Lundi (5)
Ce jour-là, le Monde cessa d’exister. Une lumière intense envahit l’espace, et les rues de Paris prirent l’apparence de l’enfer. L’air disparut en un tourbillon de chaleur de plus d’un million de degrés. Une boule de feu gigantesque engloutit les voitures, les terrasses de café, les arbres, les immeubles, et vaporisa la Seine instantanément. Le nuage de chaleur se propagea à une vitesse folle dans toutes les directions, détruisant tout sur son passage. Un nuage de fumée radioactive colossal s’éleva dans le ciel avant d’atteindre la stratosphère et de se propager sur l’ensemble de l’Europe. Toute vie avait été instantanément annihilée sur un diamètre de plus de quarante kilomètres.

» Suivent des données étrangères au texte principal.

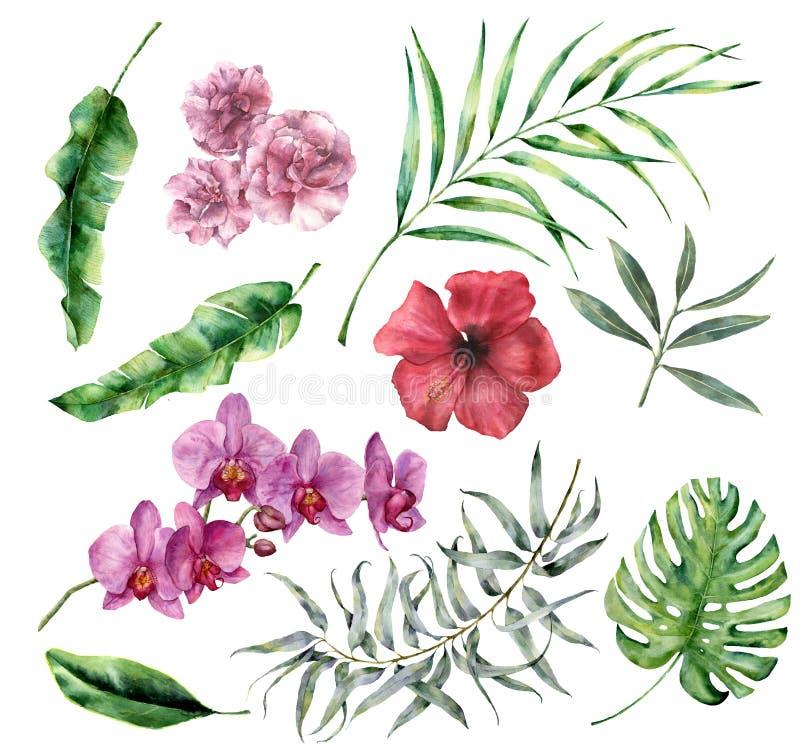 Ensemble tropical d'aquarelle avec des fleurs et des feuilles Paume peinte à la main, monstera, ketmie, orchidée, oléandre, eucal illustration libre de droits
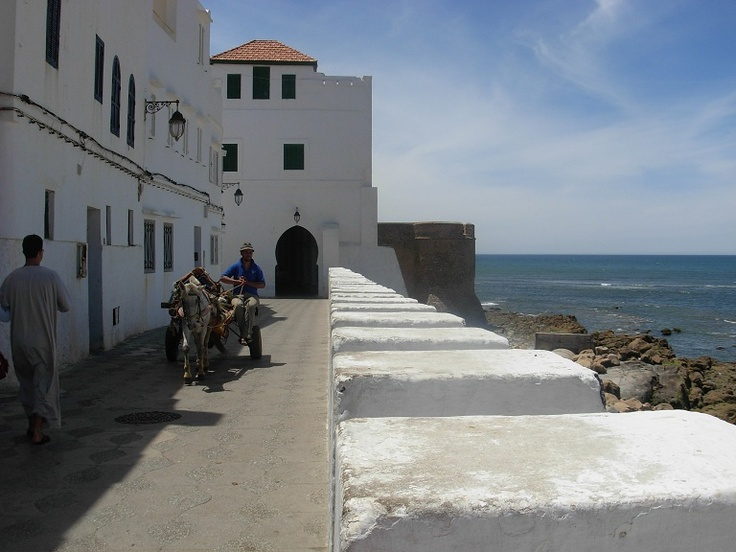 17 best images about asilah morocco on pinterest for Amsterdam tanger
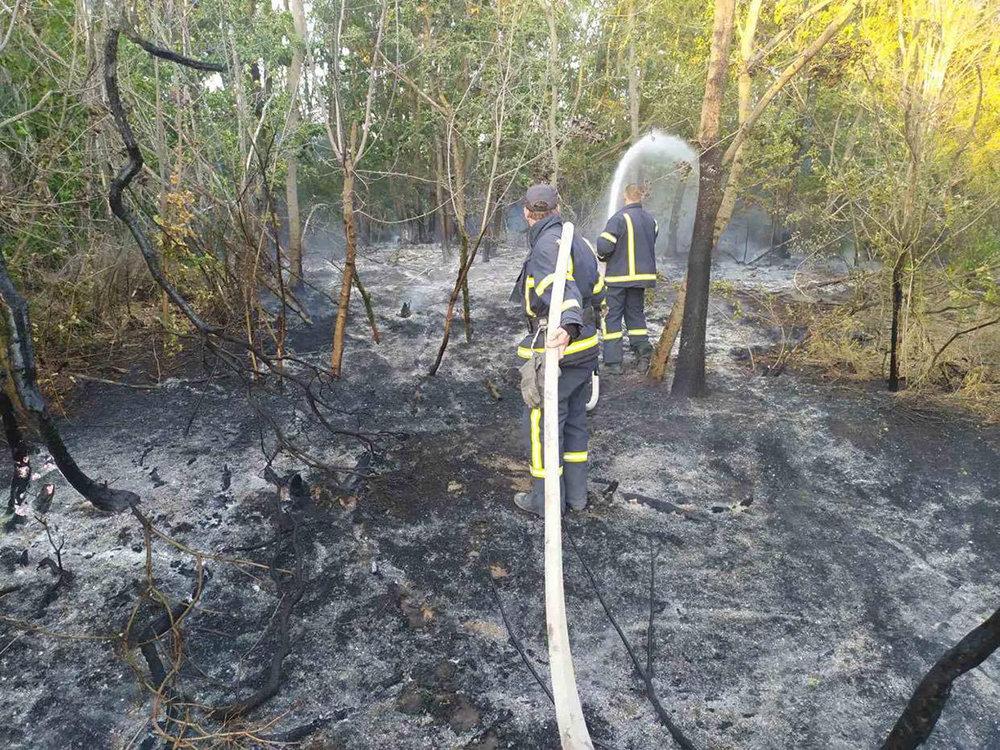 Массовые пожары на Николаевщине: причиной служит поджог, - ФОТО, фото-1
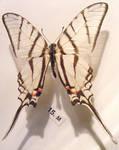 moths and butterflies stock120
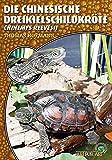 Die Chinesische Dreikielschildkröte: Chinemys reevesii (Art für Art: Terraristik)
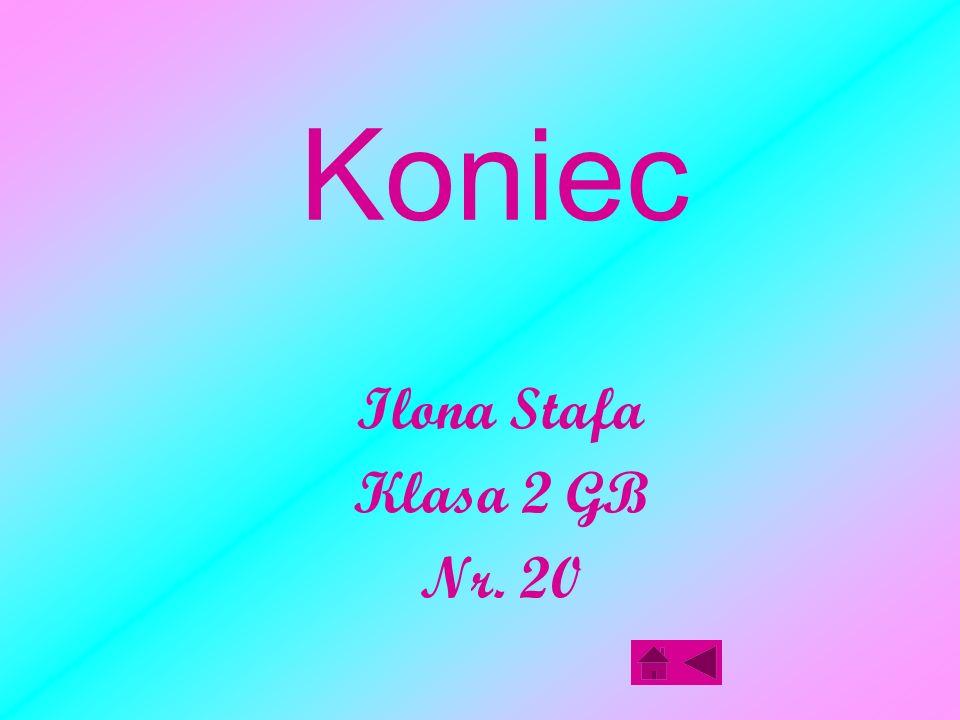Koniec Ilona Stafa Klasa 2 GB Nr. 20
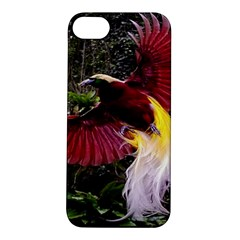 Cendrawasih Beautiful Bird Of Paradise Apple Iphone 5s/ Se Hardshell Case by BangZart
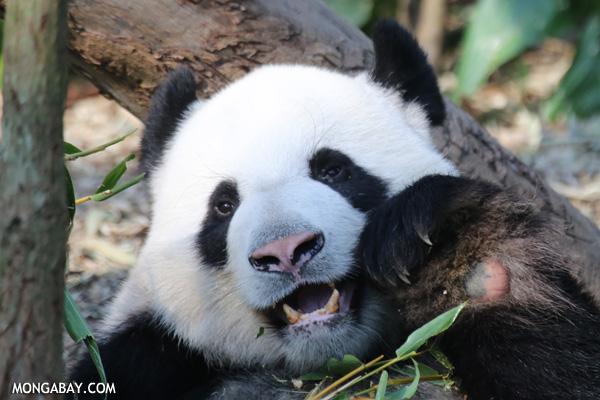 Giant panda eating bamboo. Photo by: Rhett A. Butler.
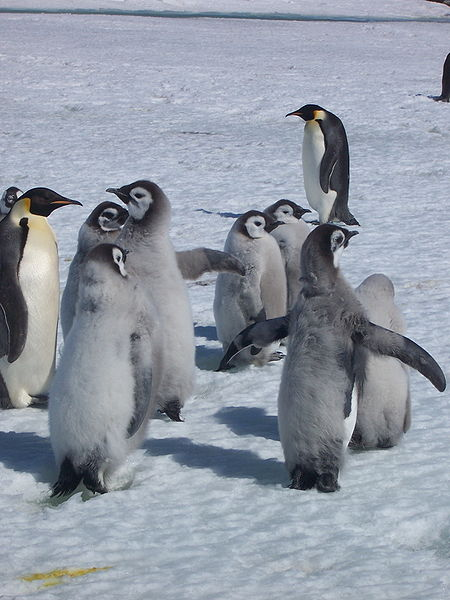 Photo of baby emperor penguins from Wiki Commons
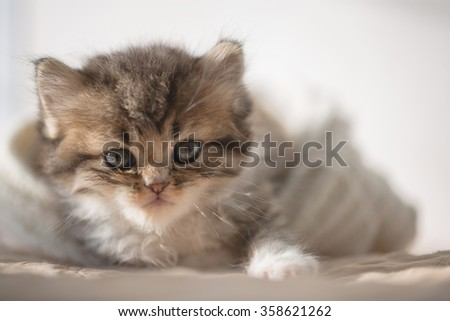 Close up of cute little tabby kitten laying in wool hat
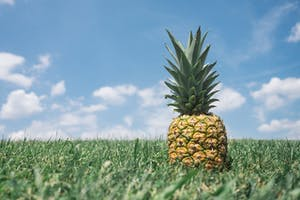 5-more-things-you-may-not-know-about-pineapples-hero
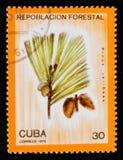 松属caribaea,植树造林serie,大约1975年 免版税库存图片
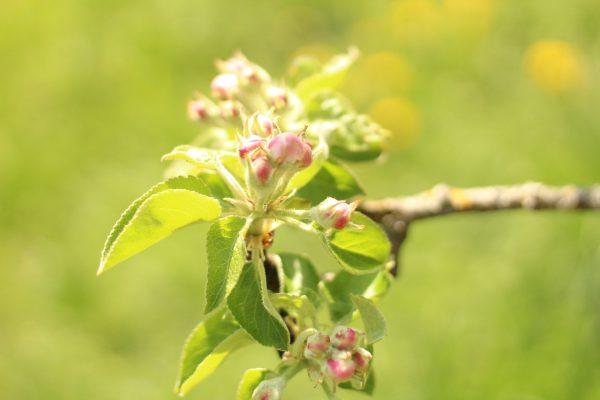 春天的苹果花图片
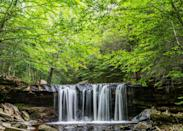 <p><strong>Best camping in Pennsylvania:</strong> Ricketts Glen State Park Campground </p> <p>Ricketts Glen Campground sits atop a forested peninsula that juts into the pristine waters of Lake Jean. But lakeside hangs are far from the top activity in the park. Meander through beech and hemlock stands, while taking in the area's 22 waterfalls, finishing at the most striking: the 94-foot Ganoga Falls.</p>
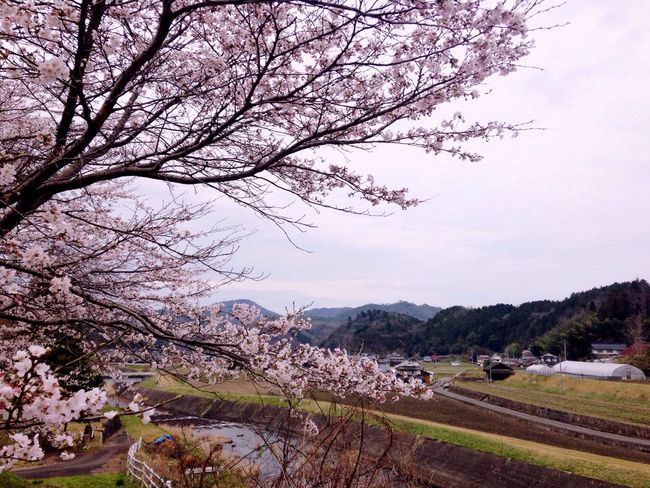 Japan Cherry Blossom Flower Beautiful Blossom Sakura Japanesevillege Japan Photography Cherry Blossoms Spring Sakura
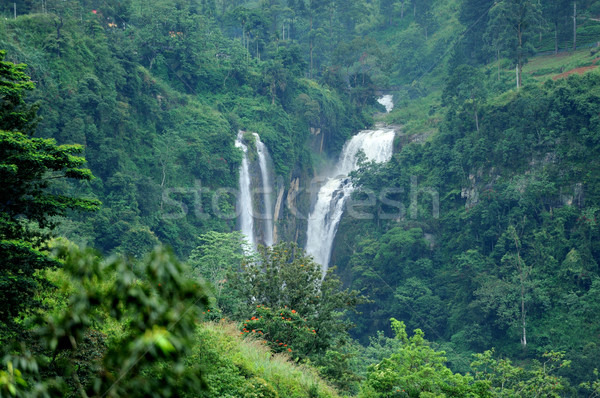 Beautiful waterfall in Sri Lanka Stock photo © byrdyak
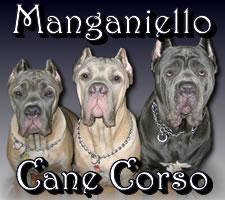 Manganiello Cane Corso
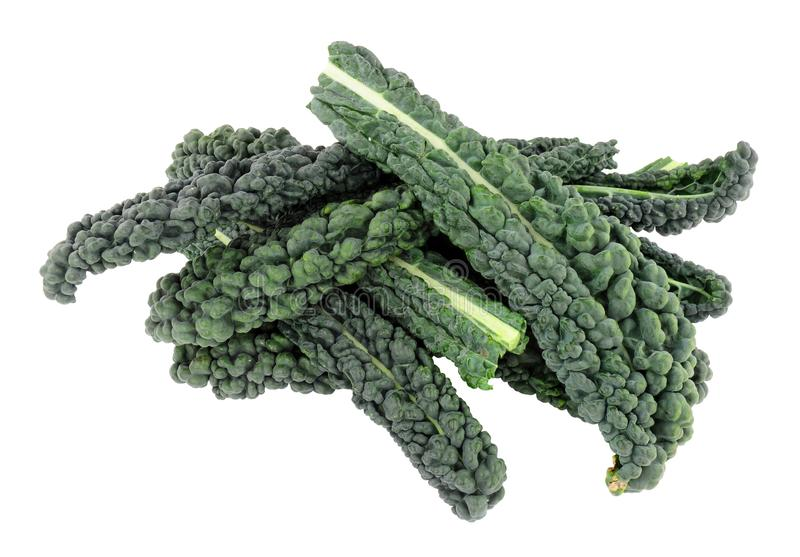 Cavolo Nero Kale Leaves. Group of black kale leaves isolated on a white background royalty free stock photos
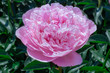 Head of a pale pink peony flower.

Ce jour-là, plus de six millions de personnes disparurent en moins d’une demie-seconde. Un cratère monstrueux avait maintenant pris la place de la capitale française. La Seine venait s’y jeter et semblait disparaître au fond d’un gouffre sans fin. Parkings souterrains, lignes de métro et de RER n’avaient fait qu’amplifier la profondeur de l’excavation. Aux bordures du cratère, les incendies faisaient rage. Les brûlés se comptaient par milliers, perdant ça et là un bras, une jambe, un oeil, un morceau de peau. Leurs corps mutilés avaient fondu sous l’effet de la chaleur, et l’absence de toute eau à proximité n’aidait pas les équipes de secours arrivées trop tard, beaucoup plus tard, et dépourvues de moyens.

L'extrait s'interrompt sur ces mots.